Kennykenkencat · 07/01/2023 15:19

PetraBP · 07/01/2023 15:09

I remember reading something about how if you’re occupying a property for 12 unbroken years and can prove it, and there’s no rent or contract, then the property becomes yours.

Best get legal advice on that, mind!

The house belongs to another person.

Just not the friend who wants to turf this guy out.

It isn’t anything to do with adverse possession.
In exchange for a tiny wage for all his working life this guy got a house to live in for the rest of his life.

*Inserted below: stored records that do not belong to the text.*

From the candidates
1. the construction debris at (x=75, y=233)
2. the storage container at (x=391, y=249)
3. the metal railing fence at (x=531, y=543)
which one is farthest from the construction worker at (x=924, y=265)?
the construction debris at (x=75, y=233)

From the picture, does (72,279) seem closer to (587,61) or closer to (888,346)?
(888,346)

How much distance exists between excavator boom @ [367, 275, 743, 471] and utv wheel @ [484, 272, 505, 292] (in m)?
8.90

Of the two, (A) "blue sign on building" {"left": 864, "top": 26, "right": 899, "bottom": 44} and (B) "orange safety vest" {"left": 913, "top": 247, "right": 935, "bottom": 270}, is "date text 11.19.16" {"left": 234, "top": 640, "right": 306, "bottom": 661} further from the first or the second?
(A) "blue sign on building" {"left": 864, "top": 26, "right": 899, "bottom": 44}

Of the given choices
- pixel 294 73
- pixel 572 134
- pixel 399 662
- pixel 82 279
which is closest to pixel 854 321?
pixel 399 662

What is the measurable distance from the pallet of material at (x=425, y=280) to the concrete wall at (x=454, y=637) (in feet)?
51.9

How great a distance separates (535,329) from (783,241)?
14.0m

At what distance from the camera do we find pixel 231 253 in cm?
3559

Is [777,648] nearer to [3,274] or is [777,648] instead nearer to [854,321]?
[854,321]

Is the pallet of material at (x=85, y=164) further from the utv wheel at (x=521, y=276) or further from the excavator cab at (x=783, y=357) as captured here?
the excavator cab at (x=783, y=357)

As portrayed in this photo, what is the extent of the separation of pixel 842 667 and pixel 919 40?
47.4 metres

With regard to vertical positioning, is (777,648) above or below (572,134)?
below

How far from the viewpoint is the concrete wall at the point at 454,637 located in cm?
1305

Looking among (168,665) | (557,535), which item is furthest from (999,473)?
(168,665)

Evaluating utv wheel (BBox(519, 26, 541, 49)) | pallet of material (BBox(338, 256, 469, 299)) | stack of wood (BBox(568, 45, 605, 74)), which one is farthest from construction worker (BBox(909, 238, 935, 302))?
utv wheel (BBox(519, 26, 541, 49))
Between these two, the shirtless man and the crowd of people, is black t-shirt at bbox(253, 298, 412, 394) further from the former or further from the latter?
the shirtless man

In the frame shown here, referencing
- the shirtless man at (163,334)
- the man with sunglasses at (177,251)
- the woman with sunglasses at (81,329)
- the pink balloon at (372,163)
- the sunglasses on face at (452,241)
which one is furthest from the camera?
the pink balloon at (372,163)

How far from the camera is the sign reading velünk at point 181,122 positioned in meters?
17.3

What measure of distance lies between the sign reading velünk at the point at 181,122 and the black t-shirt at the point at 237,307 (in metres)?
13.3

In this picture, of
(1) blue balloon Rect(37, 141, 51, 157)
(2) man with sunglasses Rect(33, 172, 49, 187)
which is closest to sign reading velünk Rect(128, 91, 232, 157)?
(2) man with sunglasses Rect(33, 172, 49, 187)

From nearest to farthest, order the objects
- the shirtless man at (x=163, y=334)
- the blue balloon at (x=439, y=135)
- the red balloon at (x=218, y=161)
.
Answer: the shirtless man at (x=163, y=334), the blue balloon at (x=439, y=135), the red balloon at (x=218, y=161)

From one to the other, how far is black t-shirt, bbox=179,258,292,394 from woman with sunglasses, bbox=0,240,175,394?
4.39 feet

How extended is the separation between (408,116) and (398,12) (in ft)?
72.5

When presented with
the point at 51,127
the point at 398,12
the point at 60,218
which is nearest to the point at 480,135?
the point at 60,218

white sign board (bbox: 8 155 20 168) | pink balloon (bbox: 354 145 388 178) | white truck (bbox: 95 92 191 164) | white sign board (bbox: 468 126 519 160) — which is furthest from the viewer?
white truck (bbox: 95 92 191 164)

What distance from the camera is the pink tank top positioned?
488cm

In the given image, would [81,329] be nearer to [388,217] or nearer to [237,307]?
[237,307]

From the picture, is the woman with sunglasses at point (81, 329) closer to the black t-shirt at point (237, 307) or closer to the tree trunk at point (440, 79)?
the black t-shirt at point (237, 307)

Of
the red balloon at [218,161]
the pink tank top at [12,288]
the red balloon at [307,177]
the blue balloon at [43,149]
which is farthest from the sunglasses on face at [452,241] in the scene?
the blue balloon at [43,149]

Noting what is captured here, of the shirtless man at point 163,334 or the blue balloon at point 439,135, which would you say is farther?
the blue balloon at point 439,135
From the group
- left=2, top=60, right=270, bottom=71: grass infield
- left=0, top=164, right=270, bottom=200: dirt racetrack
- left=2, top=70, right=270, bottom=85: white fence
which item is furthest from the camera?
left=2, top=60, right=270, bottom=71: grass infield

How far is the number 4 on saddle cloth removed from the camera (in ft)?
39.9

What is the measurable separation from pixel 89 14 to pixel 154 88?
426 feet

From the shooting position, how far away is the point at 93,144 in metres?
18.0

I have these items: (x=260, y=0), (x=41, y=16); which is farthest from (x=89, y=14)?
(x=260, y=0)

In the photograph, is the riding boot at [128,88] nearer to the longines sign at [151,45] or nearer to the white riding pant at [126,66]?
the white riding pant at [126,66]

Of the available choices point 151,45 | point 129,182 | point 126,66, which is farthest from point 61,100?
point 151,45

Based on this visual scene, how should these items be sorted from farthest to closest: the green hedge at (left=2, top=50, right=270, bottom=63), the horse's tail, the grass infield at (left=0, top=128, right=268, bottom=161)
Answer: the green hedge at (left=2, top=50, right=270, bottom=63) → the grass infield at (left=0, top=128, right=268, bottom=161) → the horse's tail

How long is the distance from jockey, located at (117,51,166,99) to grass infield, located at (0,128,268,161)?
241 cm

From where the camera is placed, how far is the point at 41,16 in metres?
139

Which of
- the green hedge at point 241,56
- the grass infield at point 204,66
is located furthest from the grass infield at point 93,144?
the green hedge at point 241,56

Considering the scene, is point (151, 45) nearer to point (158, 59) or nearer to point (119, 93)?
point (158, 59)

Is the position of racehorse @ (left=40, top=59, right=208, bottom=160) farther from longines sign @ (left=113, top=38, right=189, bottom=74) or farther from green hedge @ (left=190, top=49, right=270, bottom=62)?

The friend comes across as entitled and arrogant.
Wonder if one of the relatives of this old guy will turn the tables on the friend and say even though they don’t own the house the friend is living in they want him out so they can move in

justasking111 · 12/03/2023 19:14

AppalachianWoman · 30/11/2022 13:43

Thank you for all the advice, I appreciate it and will follow up the links when I can. I thought I would be judged for judging my friend, and for concerning myself with his business. The estate runs at a loss and has done for many years before my friend inherited it from his uncle. It’s a huge burden. Contractors farm the land but everything else is falling into ruin. It’s in England in a very pretty area.

The situation is making me very sad. I don’t want to confront him about it due to personal hardships he is undergoing that are unrelated to this inheritance and because he has unconditionally supported me through similar hardships in my past. It worries me that he is fixated upon the only house he can’t immediately take possession of right now and therefore he will never be happy. I’ve encouraged him to talk at length about the situation as he is not the sole beneficiary of the entire estate but has inherited responsibility for most of it without any formal preparation. I don’t want to abandon him but I will find a way to contact the parish priest to see if they can help the tenant and I will also email some of the other suggestions such as the farming union and the homelessness charities.

He's inherited part of it is responsible for all of it. Presume that the other person inheriting is hands off. If he was my friend I'd say sell up and run if you can. It's been losing money for years. These inheritences suck you dry.